DataHub (opens in a new tab) is an open-source metadata platform for the modern data stack. It enables data discovery, data observability, and federated governance for your data ecosystem.

Prerequisites

In order to integrate with DataHub, you'll need to collect the following information:

NameDescription
DataHub Server URLThe URL of your DataHub instance (e.g., http://localhost:8080 (opens in a new tab))
Access TokenA DataHub access token with appropriate permissions. See DataHub Authentication (opens in a new tab) for more details.
BigQuery CredentialsCredentials that will be used on both Fides and DataHub sides
Glossary NodeThe node name in DataHub's glossary where terms will be created

A Data Category in Fides is represented as a Glossary Term in DataHub. We use these two terms interchangeably.

Every Glossary Term managed by Fides is tied to a Glossary Term Group (named FidesDataCategories by default).

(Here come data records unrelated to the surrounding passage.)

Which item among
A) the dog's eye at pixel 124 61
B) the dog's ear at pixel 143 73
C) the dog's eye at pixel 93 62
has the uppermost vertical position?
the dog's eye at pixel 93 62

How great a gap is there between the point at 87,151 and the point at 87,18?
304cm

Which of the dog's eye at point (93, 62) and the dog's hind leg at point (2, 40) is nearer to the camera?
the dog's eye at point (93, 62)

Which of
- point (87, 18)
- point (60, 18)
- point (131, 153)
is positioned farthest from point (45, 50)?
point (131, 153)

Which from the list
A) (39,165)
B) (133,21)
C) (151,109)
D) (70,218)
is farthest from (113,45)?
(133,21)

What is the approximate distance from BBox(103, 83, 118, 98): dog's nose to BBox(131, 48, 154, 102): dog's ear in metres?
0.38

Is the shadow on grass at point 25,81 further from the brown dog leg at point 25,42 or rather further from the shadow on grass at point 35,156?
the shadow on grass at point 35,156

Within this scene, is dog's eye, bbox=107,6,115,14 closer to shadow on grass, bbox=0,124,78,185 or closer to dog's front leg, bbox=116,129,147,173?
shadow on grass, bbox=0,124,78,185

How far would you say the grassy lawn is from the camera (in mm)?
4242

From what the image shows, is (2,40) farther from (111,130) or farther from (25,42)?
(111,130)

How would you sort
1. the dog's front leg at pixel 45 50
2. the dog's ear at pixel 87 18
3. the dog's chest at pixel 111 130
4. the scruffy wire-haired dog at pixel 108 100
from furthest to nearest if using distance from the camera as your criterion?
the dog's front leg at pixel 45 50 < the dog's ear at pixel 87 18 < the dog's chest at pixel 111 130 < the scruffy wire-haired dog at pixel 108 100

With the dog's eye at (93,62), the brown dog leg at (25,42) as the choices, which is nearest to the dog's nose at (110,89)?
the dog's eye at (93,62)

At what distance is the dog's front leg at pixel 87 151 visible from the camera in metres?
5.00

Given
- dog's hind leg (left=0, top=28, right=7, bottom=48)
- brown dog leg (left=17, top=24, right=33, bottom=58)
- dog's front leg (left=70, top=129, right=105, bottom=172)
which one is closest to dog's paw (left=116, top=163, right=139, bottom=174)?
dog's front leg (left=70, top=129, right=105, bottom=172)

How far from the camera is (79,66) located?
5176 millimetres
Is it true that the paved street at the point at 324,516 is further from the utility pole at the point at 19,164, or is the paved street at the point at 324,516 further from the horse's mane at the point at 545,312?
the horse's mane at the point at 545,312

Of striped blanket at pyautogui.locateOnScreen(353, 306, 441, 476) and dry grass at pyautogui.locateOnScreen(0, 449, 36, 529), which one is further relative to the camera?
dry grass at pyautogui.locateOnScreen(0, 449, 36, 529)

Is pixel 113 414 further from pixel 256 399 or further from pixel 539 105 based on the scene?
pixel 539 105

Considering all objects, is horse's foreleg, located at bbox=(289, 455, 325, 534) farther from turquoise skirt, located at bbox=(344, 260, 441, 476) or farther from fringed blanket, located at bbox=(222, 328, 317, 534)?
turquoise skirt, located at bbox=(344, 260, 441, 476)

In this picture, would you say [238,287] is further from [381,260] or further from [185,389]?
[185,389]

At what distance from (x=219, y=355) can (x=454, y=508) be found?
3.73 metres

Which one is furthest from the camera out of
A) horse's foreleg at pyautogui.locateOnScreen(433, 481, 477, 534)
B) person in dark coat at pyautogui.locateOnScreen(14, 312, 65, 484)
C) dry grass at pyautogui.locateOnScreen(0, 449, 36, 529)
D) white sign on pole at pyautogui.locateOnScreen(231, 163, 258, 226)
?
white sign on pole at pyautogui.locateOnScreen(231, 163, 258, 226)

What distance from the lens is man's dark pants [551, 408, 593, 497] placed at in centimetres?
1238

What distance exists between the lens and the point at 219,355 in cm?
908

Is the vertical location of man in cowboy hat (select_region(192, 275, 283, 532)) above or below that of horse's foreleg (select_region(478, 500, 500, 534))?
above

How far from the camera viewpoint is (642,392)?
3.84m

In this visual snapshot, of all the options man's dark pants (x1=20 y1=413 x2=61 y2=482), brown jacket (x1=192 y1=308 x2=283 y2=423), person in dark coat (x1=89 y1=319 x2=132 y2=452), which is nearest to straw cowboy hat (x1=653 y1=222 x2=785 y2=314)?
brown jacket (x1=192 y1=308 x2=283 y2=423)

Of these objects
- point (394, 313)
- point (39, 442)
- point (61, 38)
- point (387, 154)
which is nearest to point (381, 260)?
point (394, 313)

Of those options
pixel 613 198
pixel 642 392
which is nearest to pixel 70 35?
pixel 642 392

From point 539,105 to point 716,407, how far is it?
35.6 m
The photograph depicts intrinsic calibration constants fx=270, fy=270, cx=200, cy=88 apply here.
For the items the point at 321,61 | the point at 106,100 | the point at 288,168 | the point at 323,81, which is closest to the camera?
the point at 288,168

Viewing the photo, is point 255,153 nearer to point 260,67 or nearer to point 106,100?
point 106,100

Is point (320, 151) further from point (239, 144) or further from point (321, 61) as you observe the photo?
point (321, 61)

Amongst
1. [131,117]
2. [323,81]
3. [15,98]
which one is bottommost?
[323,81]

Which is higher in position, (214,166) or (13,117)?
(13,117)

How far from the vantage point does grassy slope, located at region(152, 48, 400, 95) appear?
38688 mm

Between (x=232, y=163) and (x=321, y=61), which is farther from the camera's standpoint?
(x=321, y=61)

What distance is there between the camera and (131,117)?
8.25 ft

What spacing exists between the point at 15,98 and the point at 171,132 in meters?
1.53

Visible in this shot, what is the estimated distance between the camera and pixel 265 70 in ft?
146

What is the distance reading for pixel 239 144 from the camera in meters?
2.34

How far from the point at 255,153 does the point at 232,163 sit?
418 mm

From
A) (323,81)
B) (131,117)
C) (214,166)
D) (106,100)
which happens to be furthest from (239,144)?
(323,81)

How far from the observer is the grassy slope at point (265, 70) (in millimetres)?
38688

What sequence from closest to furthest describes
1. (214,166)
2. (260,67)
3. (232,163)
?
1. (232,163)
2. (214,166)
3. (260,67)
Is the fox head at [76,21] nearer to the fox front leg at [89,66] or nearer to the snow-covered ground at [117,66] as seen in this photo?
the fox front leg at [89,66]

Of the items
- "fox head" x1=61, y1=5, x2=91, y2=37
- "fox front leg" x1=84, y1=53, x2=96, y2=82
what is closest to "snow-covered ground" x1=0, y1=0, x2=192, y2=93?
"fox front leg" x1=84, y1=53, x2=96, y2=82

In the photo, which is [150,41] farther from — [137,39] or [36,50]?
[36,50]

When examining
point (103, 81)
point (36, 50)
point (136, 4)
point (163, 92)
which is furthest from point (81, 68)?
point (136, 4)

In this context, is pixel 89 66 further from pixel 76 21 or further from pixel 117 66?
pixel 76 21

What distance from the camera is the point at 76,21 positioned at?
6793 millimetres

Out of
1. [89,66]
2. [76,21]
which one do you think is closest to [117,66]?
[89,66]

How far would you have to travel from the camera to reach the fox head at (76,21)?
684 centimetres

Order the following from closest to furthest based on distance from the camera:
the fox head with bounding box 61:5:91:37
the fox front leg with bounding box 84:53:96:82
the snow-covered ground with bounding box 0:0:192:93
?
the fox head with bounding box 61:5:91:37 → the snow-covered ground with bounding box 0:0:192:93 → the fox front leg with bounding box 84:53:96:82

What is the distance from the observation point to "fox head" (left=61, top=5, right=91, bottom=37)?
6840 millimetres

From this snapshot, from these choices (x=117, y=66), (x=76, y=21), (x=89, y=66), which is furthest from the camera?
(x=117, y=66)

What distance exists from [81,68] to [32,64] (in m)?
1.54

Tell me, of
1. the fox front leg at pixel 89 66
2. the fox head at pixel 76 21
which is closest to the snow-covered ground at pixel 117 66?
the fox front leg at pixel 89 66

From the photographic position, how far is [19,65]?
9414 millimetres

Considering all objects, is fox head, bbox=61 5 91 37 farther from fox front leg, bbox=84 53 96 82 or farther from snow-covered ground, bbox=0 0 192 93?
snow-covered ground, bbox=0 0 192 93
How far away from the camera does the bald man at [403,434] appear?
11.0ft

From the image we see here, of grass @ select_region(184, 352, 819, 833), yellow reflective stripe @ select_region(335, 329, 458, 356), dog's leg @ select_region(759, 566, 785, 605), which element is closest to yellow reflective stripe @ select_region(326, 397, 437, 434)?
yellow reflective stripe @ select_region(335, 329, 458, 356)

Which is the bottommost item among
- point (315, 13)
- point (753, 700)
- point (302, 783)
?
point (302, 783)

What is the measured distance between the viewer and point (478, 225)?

Datasets created by BigQuery are only supported at this time. This is verified by using the Dataset fides_meta.dataset.connection_type field.

How to setup

Setup on Fides Side

  1. Create a new BigQuery integration
  2. Create a monitor for this integration
  3. Scan using this monitor
  4. Create a Dataset from the result of the scan

Setup on DataHub Side

  1. Create a new BigQuery ingestion
  2. Run the Ingestion
  3. Verify that the DataHub datasets were created

Configure Integration

  1. Create a new DataHub integration using the DataHub server connection info:
    • DataHub Server URL
    • DataHub Token
    • Frequency (daily, weekly, monthly)
    • Glossary Node Name

Once this has been set up, Fides will sync the Data Categories according to the configured frequency.

How to use

Fides is always actively checking in the background for Dataset/DataHub integration due to sync. This process:

  • Runs once an hour
  • Looks for due DataHub integrations to sync (using the last_run_timestamp and frequency fields)
  • Processes related due Datasets to sync
  • Will run a fresh DataHub integration at the next o'clock hour

Using the API for triggering a sync

You can trigger a DataHub sync using the following API endpoint:

POST /api/v1/plus/connection/datahub/{connection_key}/sync

The endpoint expects a request body that accepts a list of dataset_ids to sync. If the list is empty, nothing will be triggered. More details can be found in the Swagger UI.